# Aufgabe
Geben Sie aus dem Text über Quinta do Mocho den Abschnitt zwischen „Wir befinden uns“ und „viel schlimmer gewesen.“, beide einschließlich, wortgetreu wieder.

# Seite
━━━━━━━━━━

Lissabon 2021 - Eine andere Welt

Die Geschichte beginnt mit viel Elend und zeigt auch Abgründe der Gesellschaft auf, die aus Mißverständnissen und der Chancenlosigkeit der Einen gegenüber den Anderen herrührt. Wie so oft wurden den Armen Versprechungen gemacht, die nicht gehalten werden konnten und im Endeffekt nur dazu gut waren, die Probleme aus dem eigenen Sichtfeld zu befördern. 
Wir befinden uns in Quinta do Mocho (Hof der Eule) nahe Lissabon, aber genauer im Landkreis Loures, wo es Teil der Stadt Sacavém ist. Uns hat die Freude an Streetart hierher gebracht und das sich dort die größte Konzentration an Murals (Wandgemälden) in Europa befindet, war für uns ein Grund mal vorbeizuschauen. 
Die Eule (Mocho) ist der Namensgeber, hier interpretiert von Charquipunk

Wir werden von Kalli, einem der Guides, an der Casa da Cultura Sacavém, empfangen. Ein junger Mann, der uns fragt ob wir die Tour auf portugiesisch oder englisch durchführen möchten und dann gleich hinterher schiebt, dass wir uns in ein "Problemviertel" begeben werden und sicherlich einiges zu sehen bekommen werden, dass wir möglicherweise nicht kennen oder erwarten würden. Aber mit ihm an der Seite sei das kein Problem und es sei auch schon viel schlimmer gewesen.

━━━━━━━━━━

# Inhalt des Datensatzes
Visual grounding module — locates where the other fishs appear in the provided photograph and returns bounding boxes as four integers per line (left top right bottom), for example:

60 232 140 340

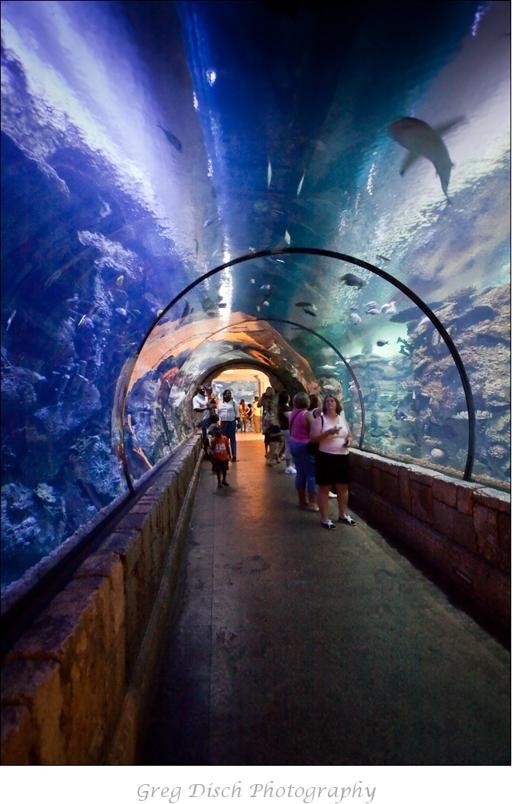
113 217 428 459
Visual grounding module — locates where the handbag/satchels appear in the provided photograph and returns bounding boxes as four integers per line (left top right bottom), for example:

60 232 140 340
305 442 315 455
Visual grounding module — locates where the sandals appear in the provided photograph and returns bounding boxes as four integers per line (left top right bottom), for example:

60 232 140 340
339 514 356 525
320 520 336 529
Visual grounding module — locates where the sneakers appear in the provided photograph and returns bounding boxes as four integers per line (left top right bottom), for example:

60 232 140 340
328 491 338 498
285 464 297 474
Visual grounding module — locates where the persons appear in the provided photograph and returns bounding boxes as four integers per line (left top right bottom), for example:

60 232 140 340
308 394 359 531
190 383 338 512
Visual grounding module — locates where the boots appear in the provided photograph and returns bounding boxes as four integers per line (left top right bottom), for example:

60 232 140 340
298 490 319 511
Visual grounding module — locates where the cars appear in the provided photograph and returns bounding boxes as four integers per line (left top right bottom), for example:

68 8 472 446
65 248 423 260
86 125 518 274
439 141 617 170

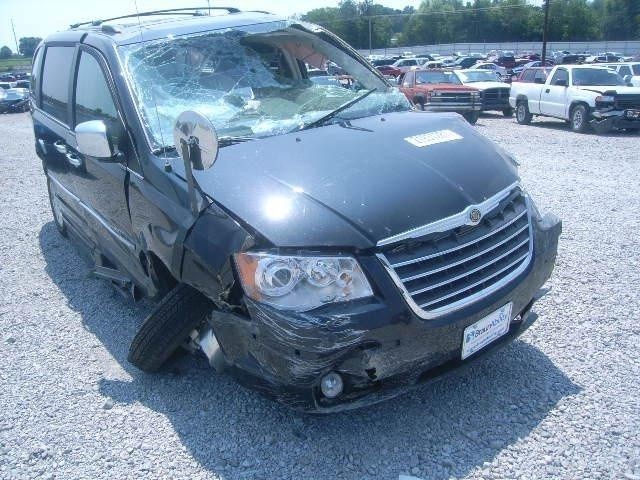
452 69 514 118
0 70 33 114
363 51 640 84
397 68 481 124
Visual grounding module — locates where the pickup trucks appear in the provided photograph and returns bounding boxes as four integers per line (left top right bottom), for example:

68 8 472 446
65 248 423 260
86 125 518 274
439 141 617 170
509 64 640 132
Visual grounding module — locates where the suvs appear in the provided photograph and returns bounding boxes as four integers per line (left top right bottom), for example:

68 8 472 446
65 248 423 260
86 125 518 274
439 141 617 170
29 5 563 415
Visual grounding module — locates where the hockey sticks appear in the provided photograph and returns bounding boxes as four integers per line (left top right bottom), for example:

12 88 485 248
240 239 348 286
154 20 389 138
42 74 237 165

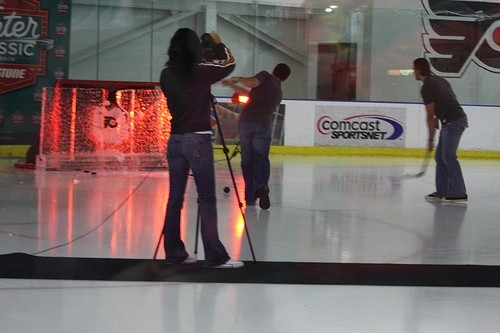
404 128 436 179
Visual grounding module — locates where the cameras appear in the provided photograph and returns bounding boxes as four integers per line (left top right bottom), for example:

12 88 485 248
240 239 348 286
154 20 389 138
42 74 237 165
200 33 216 60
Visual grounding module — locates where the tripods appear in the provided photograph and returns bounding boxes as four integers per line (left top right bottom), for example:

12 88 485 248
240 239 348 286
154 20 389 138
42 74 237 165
152 95 257 265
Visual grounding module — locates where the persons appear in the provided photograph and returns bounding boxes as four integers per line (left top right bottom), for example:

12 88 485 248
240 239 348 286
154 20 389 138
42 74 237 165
220 64 291 209
159 27 245 270
413 57 470 203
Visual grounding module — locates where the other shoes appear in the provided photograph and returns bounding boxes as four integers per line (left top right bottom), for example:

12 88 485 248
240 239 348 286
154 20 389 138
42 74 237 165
256 184 271 210
246 200 255 206
427 194 445 200
445 194 467 203
204 258 244 269
180 254 197 263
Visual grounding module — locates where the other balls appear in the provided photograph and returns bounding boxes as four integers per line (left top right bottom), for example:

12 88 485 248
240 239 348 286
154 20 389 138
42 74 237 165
84 170 89 173
224 187 229 193
91 172 96 174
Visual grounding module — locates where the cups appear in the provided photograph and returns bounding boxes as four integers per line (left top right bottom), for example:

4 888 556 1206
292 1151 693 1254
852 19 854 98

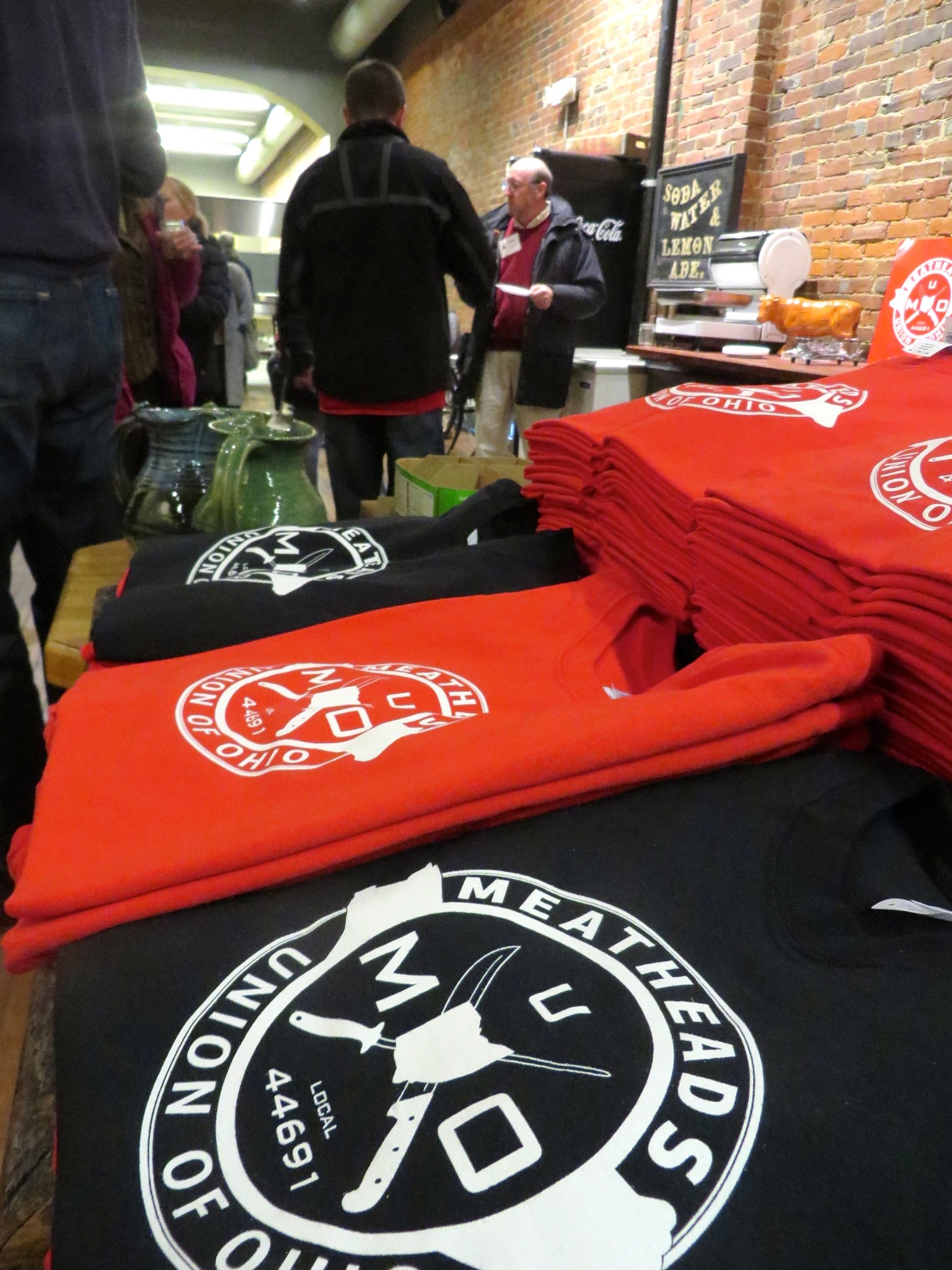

━━━━━━━━━━

# Vollständige Antwort
Wir befinden uns in Quinta do Mocho (Hof der Eule) nahe Lissabon, aber genauer im Landkreis Loures, wo es Teil der Stadt Sacavém ist. Uns hat die Freude an Streetart hierher gebracht und das sich dort die größte Konzentration an Murals (Wandgemälden) in Europa befindet, war für uns ein Grund mal vorbeizuschauen. 
Die Eule (Mocho) ist der Namensgeber, hier interpretiert von Charquipunk

Wir werden von Kalli, einem der Guides, an der Casa da Cultura Sacavém, empfangen. Ein junger Mann, der uns fragt ob wir die Tour auf portugiesisch oder englisch durchführen möchten und dann gleich hinterher schiebt, dass wir uns in ein "Problemviertel" begeben werden und sicherlich einiges zu sehen bekommen werden, dass wir möglicherweise nicht kennen oder erwarten würden. Aber mit ihm an der Seite sei das kein Problem und es sei auch schon viel schlimmer gewesen.